A Carmencita le dio un vuelco el corazón. No tenía ninguna duda sin haber leído ni una sola letra. Se trataba de la carta que Ninín le prometió que iba a enviar.

—¿Has leído una carta dirigida a mí? —contestó a la madre con gesto enfadado.

—Sí, aunque no lo sepas te mandan muchas cartas con peticiones e invitaciones. Mi secretaria las abre y te aseguro que no tienes edad para recibir este tipo de cartas. ¿Me puedes decir quién es Ninín?

—Es un guardiamarina que he conocido en casa de la tía Pila. No sé qué es lo que ves mal. Es un buen chico, de familia de tradición militar.

—Me da igual, pero tú no vas a volver a ver a ese chico. ¿Me oyes?

—¿Qué dice en esa carta para que te hayas ofendido de esa manera?

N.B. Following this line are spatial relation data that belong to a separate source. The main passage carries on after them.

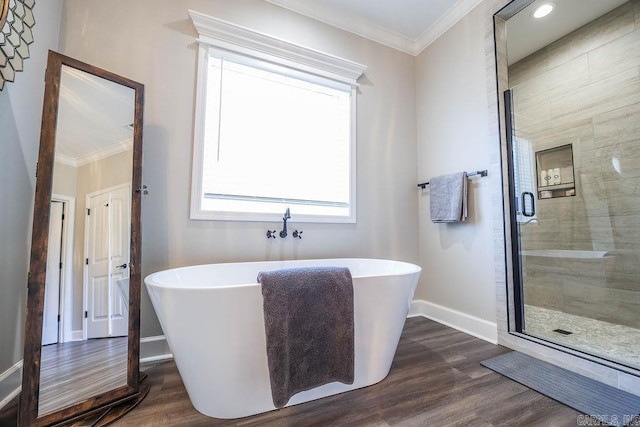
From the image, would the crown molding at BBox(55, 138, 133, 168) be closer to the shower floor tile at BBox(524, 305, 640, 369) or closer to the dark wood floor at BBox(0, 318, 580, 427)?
the dark wood floor at BBox(0, 318, 580, 427)

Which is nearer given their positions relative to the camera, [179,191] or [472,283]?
[179,191]

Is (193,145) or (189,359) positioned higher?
(193,145)

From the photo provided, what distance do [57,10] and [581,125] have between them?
4174 mm

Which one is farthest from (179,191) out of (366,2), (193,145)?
(366,2)

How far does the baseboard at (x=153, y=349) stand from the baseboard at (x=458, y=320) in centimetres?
215

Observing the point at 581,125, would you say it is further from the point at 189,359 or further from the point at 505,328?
the point at 189,359

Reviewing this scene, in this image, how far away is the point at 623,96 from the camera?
2.20 m

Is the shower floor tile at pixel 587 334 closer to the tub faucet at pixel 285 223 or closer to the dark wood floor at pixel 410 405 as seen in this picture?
the dark wood floor at pixel 410 405

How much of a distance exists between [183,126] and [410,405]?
225 centimetres

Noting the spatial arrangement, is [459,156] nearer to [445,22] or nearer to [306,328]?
[445,22]

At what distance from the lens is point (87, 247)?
1.44m

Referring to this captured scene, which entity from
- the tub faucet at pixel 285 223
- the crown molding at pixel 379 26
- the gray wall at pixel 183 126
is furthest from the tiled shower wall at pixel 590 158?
the tub faucet at pixel 285 223

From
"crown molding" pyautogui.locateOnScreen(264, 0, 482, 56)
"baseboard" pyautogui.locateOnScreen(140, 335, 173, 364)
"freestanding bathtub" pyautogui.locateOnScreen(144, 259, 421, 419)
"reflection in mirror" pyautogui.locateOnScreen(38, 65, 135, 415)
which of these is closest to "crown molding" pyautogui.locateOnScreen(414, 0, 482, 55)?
"crown molding" pyautogui.locateOnScreen(264, 0, 482, 56)

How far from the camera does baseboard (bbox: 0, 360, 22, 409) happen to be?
1.27 metres
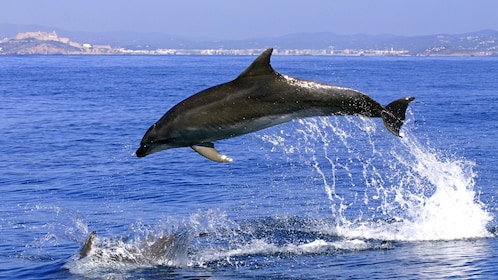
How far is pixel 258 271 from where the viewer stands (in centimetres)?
1584

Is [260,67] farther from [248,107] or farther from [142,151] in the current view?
[142,151]

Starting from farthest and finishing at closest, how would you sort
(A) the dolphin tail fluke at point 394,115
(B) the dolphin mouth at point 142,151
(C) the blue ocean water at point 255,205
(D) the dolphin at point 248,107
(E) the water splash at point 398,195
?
(E) the water splash at point 398,195, (C) the blue ocean water at point 255,205, (A) the dolphin tail fluke at point 394,115, (B) the dolphin mouth at point 142,151, (D) the dolphin at point 248,107

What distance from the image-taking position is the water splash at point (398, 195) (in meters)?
19.5

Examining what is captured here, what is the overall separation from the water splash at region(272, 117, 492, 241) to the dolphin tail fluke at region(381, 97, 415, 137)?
58cm

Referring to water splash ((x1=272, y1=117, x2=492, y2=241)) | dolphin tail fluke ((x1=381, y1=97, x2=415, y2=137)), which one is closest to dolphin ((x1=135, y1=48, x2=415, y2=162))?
dolphin tail fluke ((x1=381, y1=97, x2=415, y2=137))

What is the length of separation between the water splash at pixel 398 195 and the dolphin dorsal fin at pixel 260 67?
1572mm

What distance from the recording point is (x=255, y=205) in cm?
2409

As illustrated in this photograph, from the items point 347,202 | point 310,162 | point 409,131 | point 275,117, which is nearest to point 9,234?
point 347,202

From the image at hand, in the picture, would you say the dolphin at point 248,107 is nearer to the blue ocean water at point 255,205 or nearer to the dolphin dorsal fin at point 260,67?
the dolphin dorsal fin at point 260,67

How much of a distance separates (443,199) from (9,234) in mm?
10783

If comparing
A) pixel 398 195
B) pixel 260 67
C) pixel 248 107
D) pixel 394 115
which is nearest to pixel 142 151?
pixel 248 107

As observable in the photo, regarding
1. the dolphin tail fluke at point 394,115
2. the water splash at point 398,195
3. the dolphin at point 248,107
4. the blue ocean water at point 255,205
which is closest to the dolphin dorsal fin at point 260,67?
the dolphin at point 248,107

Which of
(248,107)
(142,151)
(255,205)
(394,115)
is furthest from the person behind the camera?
(255,205)

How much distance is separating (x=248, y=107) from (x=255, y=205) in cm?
1265
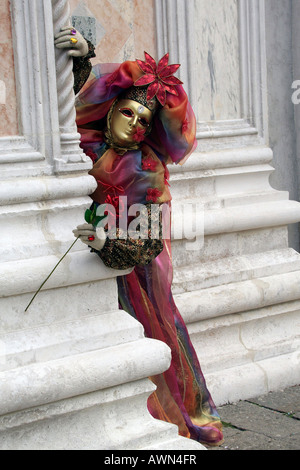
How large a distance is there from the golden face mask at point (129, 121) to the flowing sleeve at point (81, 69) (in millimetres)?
174

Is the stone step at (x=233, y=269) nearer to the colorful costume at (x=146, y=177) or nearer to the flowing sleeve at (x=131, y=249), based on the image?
the colorful costume at (x=146, y=177)

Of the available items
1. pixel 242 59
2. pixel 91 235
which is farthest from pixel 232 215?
pixel 91 235

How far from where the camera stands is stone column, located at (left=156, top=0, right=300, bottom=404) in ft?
12.6

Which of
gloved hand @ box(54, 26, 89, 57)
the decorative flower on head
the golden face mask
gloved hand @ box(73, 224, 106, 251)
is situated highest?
gloved hand @ box(54, 26, 89, 57)

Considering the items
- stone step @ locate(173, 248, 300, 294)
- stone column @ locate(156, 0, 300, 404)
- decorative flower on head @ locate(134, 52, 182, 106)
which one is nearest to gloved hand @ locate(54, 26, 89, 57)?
decorative flower on head @ locate(134, 52, 182, 106)

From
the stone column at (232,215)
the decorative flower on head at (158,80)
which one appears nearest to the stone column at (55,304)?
the decorative flower on head at (158,80)

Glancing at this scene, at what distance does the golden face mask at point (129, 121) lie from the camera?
9.53 ft

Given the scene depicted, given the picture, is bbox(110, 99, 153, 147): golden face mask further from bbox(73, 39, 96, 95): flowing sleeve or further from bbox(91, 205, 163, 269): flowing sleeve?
bbox(91, 205, 163, 269): flowing sleeve

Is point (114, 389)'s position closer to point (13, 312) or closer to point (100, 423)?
point (100, 423)

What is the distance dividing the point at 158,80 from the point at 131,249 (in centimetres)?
65

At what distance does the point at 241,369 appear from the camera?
384 cm

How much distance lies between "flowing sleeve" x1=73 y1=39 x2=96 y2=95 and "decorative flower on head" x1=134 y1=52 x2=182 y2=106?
189 mm

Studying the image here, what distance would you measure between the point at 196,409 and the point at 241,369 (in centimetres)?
58
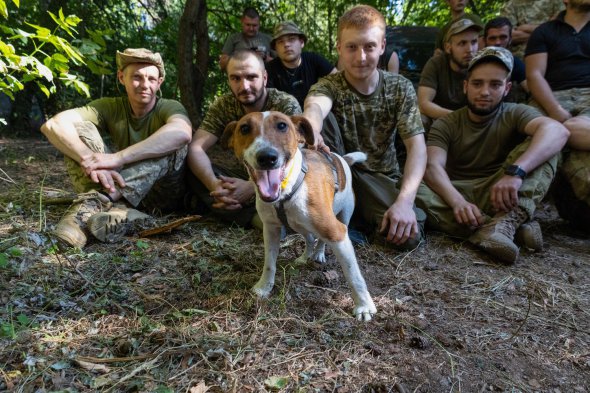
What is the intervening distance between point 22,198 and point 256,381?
12.6 ft

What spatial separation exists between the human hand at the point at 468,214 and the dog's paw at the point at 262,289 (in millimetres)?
2058

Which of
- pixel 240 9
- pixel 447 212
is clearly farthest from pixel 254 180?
pixel 240 9

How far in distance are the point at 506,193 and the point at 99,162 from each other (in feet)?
12.8

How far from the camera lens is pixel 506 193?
3.64 metres

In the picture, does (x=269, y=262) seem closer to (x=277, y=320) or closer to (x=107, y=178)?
(x=277, y=320)

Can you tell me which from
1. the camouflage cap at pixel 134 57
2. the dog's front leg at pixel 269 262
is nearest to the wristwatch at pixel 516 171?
the dog's front leg at pixel 269 262

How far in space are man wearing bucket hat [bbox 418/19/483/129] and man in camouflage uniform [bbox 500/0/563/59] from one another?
3.92ft

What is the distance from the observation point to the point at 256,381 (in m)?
1.90

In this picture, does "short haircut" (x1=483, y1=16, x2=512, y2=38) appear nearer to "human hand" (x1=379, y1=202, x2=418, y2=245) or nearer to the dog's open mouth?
"human hand" (x1=379, y1=202, x2=418, y2=245)

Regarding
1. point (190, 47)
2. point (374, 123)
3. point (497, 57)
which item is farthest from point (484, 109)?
point (190, 47)

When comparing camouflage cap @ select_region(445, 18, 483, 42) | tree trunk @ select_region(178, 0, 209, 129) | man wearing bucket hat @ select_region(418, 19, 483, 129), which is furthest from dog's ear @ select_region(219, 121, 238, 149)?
tree trunk @ select_region(178, 0, 209, 129)

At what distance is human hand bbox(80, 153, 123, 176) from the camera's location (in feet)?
12.3

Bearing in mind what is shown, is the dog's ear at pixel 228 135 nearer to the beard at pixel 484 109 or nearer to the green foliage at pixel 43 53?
the green foliage at pixel 43 53

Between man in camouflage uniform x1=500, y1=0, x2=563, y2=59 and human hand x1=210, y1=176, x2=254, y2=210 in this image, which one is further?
man in camouflage uniform x1=500, y1=0, x2=563, y2=59
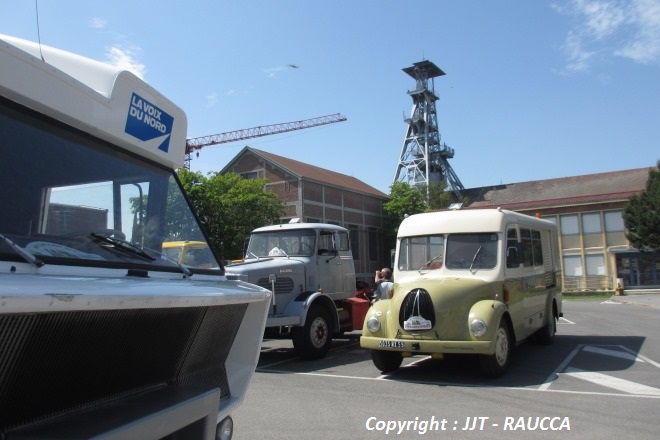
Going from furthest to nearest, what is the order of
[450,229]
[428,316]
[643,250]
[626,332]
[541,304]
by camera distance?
[643,250] < [626,332] < [541,304] < [450,229] < [428,316]

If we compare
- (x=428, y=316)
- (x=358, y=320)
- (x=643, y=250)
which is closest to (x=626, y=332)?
(x=358, y=320)

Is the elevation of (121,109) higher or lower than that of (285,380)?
higher

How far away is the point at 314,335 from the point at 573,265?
42.7m

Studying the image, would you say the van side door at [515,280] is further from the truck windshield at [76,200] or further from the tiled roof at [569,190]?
the tiled roof at [569,190]

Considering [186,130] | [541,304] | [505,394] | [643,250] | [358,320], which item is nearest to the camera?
[186,130]

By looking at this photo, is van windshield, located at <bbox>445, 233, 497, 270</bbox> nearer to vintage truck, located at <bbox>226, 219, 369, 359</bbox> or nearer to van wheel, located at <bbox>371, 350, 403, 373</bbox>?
van wheel, located at <bbox>371, 350, 403, 373</bbox>

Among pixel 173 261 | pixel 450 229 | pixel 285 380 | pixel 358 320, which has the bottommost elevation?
pixel 285 380

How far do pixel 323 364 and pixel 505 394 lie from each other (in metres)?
3.68

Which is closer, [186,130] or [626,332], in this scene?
[186,130]

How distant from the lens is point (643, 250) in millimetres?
Result: 41938

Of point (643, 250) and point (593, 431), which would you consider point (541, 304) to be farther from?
point (643, 250)

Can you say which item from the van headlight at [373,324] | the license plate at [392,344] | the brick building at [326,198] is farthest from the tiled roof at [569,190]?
the license plate at [392,344]

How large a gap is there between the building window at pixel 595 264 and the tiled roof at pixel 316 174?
64.4 feet

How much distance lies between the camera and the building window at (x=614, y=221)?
45594mm
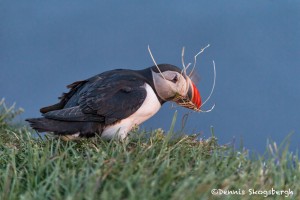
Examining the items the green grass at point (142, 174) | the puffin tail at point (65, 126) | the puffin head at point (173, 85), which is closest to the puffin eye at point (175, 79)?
the puffin head at point (173, 85)

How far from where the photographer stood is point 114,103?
4.68m

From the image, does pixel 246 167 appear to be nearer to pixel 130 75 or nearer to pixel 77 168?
pixel 77 168

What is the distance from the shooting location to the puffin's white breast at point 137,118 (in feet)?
15.5

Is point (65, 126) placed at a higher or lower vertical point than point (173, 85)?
lower

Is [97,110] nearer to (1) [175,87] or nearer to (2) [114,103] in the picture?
(2) [114,103]

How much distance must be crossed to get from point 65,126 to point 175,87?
104 cm

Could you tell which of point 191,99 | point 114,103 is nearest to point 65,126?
point 114,103

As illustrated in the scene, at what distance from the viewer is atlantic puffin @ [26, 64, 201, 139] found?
467 centimetres

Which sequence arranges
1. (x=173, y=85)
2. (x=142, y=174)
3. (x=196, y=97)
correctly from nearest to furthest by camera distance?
(x=142, y=174) → (x=173, y=85) → (x=196, y=97)

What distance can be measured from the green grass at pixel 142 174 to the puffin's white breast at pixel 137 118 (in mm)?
118

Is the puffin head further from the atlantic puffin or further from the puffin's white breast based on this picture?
the puffin's white breast

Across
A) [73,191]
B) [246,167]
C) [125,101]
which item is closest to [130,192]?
[73,191]

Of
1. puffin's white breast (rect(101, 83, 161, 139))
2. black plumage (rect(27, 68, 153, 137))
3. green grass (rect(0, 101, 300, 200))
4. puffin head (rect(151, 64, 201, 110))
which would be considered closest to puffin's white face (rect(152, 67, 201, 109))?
puffin head (rect(151, 64, 201, 110))

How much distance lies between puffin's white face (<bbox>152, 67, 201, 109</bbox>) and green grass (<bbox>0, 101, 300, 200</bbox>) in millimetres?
521
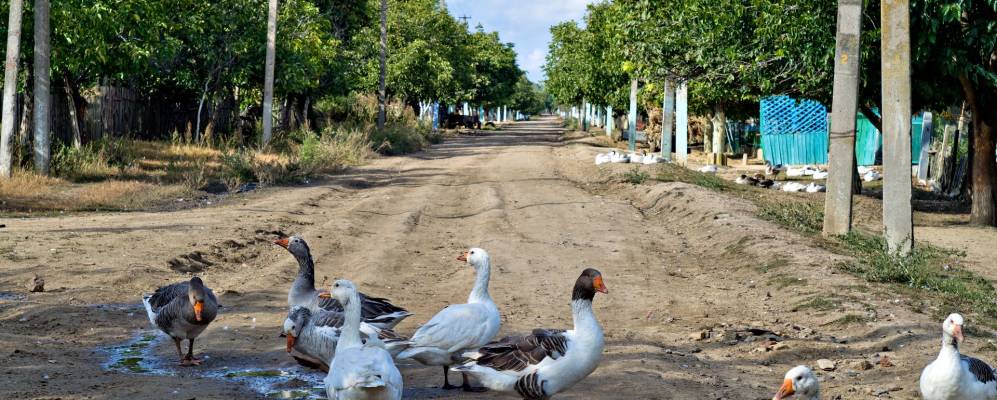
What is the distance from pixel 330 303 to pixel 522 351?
89.1 inches

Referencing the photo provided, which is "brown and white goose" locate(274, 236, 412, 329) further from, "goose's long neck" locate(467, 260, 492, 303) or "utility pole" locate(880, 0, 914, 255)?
"utility pole" locate(880, 0, 914, 255)

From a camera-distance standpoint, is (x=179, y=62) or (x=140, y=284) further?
(x=179, y=62)

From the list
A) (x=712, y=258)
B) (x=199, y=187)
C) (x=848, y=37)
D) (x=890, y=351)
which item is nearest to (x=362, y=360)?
(x=890, y=351)

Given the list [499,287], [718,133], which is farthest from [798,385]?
[718,133]

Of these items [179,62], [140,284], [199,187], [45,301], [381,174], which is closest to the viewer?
[45,301]

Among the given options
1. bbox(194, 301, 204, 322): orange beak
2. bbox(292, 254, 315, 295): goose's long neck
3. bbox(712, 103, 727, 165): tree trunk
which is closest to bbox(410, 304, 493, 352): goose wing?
bbox(194, 301, 204, 322): orange beak

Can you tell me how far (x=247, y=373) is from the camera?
8.20 meters

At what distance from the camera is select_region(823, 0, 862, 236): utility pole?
15234mm

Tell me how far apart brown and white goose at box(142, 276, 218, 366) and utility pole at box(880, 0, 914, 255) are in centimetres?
923

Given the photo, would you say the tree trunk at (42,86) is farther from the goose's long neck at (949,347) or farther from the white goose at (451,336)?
the goose's long neck at (949,347)

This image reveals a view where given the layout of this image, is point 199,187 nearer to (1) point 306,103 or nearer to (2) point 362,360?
(2) point 362,360

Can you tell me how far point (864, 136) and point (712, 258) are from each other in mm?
25099

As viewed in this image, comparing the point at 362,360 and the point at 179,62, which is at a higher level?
the point at 179,62

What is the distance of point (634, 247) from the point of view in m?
15.6
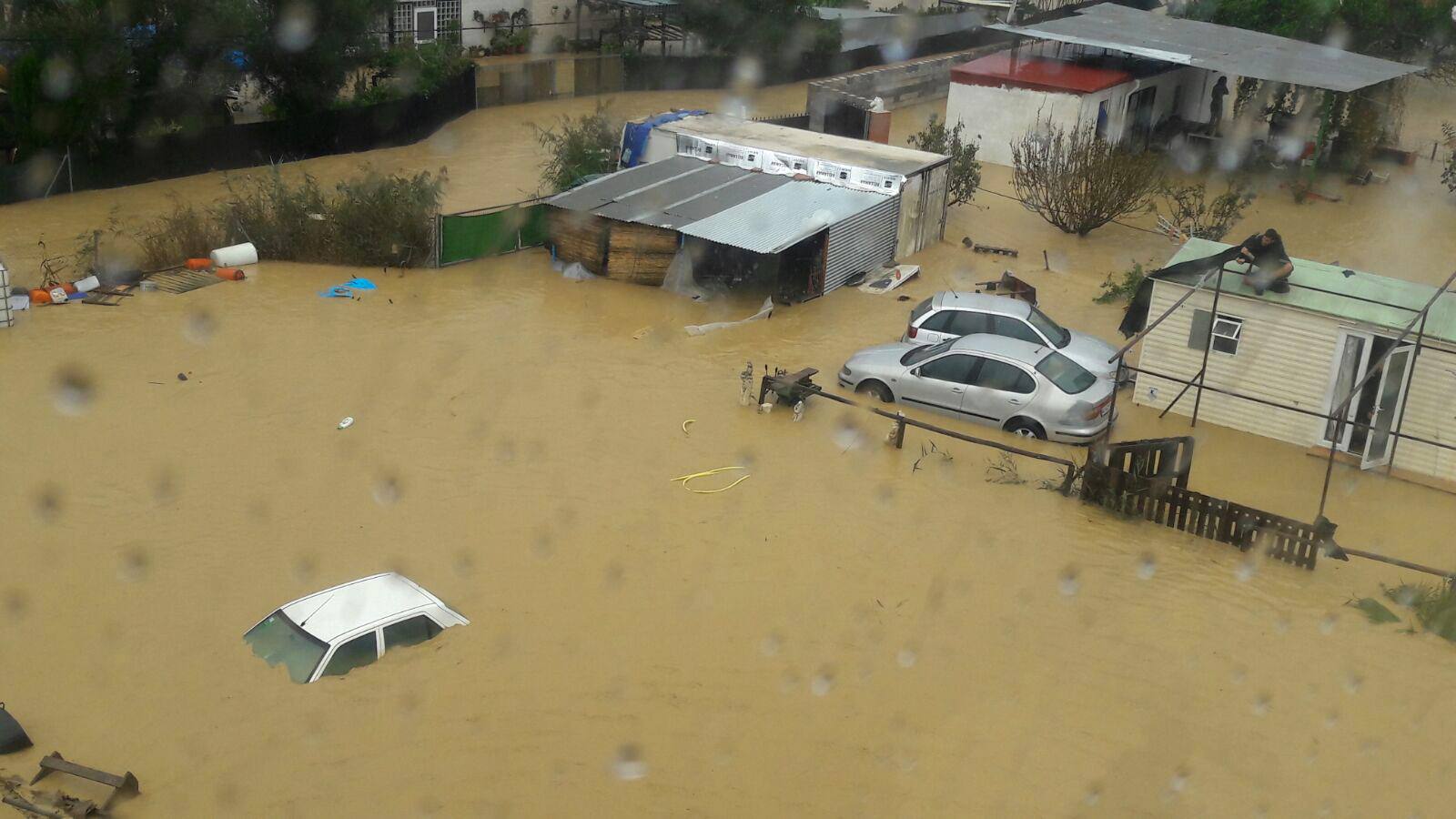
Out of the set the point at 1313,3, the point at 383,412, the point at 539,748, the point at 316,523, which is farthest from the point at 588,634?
the point at 1313,3

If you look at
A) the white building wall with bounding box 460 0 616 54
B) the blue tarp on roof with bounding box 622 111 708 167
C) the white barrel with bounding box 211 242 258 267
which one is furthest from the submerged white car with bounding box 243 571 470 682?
the white building wall with bounding box 460 0 616 54

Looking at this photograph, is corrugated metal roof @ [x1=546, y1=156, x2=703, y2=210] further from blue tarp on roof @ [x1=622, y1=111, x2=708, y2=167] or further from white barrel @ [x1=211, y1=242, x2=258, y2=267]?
white barrel @ [x1=211, y1=242, x2=258, y2=267]

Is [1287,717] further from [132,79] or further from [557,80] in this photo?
[557,80]

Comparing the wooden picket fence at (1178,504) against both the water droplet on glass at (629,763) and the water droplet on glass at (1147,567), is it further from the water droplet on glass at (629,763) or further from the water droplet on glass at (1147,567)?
the water droplet on glass at (629,763)

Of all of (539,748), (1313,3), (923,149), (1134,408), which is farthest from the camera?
(1313,3)

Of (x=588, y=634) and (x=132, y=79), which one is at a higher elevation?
(x=132, y=79)
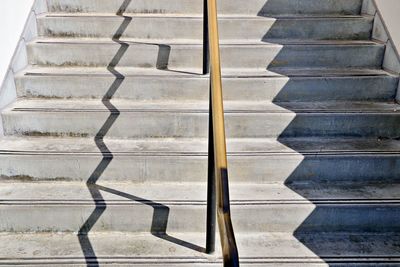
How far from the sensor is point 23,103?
201 cm

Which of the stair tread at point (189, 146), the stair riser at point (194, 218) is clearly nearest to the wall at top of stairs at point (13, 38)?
the stair tread at point (189, 146)

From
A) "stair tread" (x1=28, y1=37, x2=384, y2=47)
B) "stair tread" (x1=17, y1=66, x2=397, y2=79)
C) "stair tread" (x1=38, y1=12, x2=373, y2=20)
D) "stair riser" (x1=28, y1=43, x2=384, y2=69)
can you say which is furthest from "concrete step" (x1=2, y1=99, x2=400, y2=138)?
"stair tread" (x1=38, y1=12, x2=373, y2=20)

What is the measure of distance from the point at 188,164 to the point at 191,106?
35cm

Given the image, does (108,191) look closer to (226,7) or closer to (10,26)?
(10,26)

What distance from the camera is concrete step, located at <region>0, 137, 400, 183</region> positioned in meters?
1.79

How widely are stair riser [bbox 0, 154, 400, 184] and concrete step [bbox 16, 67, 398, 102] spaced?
17.0 inches

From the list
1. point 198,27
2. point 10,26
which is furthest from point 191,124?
point 10,26

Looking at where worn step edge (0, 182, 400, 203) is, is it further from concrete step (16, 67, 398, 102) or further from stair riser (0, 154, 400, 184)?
concrete step (16, 67, 398, 102)

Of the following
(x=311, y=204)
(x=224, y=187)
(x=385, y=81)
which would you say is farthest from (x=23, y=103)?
(x=385, y=81)

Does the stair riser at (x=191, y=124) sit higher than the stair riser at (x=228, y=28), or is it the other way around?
the stair riser at (x=228, y=28)

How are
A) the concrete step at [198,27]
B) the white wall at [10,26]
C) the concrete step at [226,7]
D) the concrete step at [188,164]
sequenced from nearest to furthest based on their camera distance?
1. the concrete step at [188,164]
2. the white wall at [10,26]
3. the concrete step at [198,27]
4. the concrete step at [226,7]

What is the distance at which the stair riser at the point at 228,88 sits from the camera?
2066 millimetres

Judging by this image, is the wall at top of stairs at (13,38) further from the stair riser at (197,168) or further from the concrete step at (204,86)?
the stair riser at (197,168)

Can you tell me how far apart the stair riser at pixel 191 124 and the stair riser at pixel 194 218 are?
445 mm
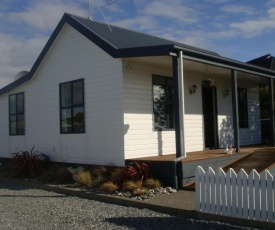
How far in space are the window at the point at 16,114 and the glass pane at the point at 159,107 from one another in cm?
607

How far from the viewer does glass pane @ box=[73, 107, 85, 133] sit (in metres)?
11.9

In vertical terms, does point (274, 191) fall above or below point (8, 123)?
below

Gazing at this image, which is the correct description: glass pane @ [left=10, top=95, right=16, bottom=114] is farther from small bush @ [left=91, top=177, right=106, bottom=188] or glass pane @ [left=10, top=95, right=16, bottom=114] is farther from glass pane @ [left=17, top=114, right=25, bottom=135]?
small bush @ [left=91, top=177, right=106, bottom=188]

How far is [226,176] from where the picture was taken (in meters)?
6.56

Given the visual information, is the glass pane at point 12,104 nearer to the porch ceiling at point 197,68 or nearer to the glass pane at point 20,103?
the glass pane at point 20,103

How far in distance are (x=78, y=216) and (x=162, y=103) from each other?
5.40m

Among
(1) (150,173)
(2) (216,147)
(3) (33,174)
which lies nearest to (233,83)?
(2) (216,147)

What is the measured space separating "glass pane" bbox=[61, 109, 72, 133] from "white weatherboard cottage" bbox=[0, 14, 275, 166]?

—No lo vas a saber porque ahora mismo la voy a romper. —Hizo mil añicos la carta delante de su hija.

Carmencita no había visto a su madre así de enfadada nunca. No dijo nada más y se retiró a su cuarto. Por un momento, sintió que las piernas le fallaban. Nada más abrir la puerta, se fue a su cama y apoyada en la almohada sintió ganas de llorar pero se tragó las lágrimas. Ya se había convertido en un hábito. Hubiera querido dar rienda suelta a sus sentimientos, pero estaba acostumbrada a ahogarlos. Le hubiera gustado leer aquella misiva de la discordia. Siempre le quedaría la duda de qué puso Ninín para incendiar a su madre. Se preguntaba si el joven diría algo sobre sus sentimientos hacia ella. Debería escribirle cuanto antes para que no le enviara más cartas allí. Se le ocurrió que sería mejor que a partir de ahora pusiera las cartas a nombre de alguna de sus primas Jariaíz. Por más vueltas que le daba no entendía la reacción de su madre. ¿Por qué se había enfadado tanto?

El siguiente fin de semana acudieron sus tíos Ramón y Zita y sus primos a los que tanto echaba de menos. Parecía que las cosas entre las hermanas eran menos tensas. A Carmencita no la dejaron salir, pero se quedó con José y Fernando hablando de todo lo que ocurría en sus familias.

—A mi padre —decía José— le ha llamado Mussolini. Ha citado a tu padre y al mío para una reunión en Bordighera. Seguro que es para volver a presionar sobre la participación de España en la guerra. Hitler achaca a mi padre que no entremos en la guerra.

—¿Mi padre irá también? Es muy raro que salga de aquí.

—Sí, también viajará. Te iré contando todo lo que sepa. ¿Sabes que ha habido una conspiración para matar a mi padre?

—Ni idea. ¡Qué barbaridad!

—Pretendían eliminarlo para que fuera sustituido por «un camisa vieja» que propiciara de una vez la conquista de Gibraltar. Piensan que mi padre lo está frenando todo. El asunto de Gibraltar es un tema que a la Falange le preocupa mucho de forma recurrente.

—Pero, no entiendo nada, ¿por qué querían matarle?

—Porque quieren más cambios y un falangista que capitaneaba una junta clandestina de falangistas quiso acabar con él. Pero le ha salido el tiro por la culata. Mi padre tiene muchos enemigos pero este ha ido muy lejos.

Estamos preocupados, aunque disimulamos delante de él.

—Te aseguro que a mí no me ha llegado nada, pero eso tampoco es nuevo. ¿No tenéis frío? Vámonos cerca de la chimenea.

Concluía el año cuarenta con un fuerte temporal de viento y nieve. Y comenzaba el mes de enero del año nuevo con pobreza y hambre de la población, también con la noticia de la abdicación primero del rey Alfonso XIII en la persona de su hijo Juan de Borbón y un mes después con la noticia de su muerte en el exilio, en Roma. Fue una noticia que llegó con el frío de aquel comienzo de año que no hacía presagiar nada bueno.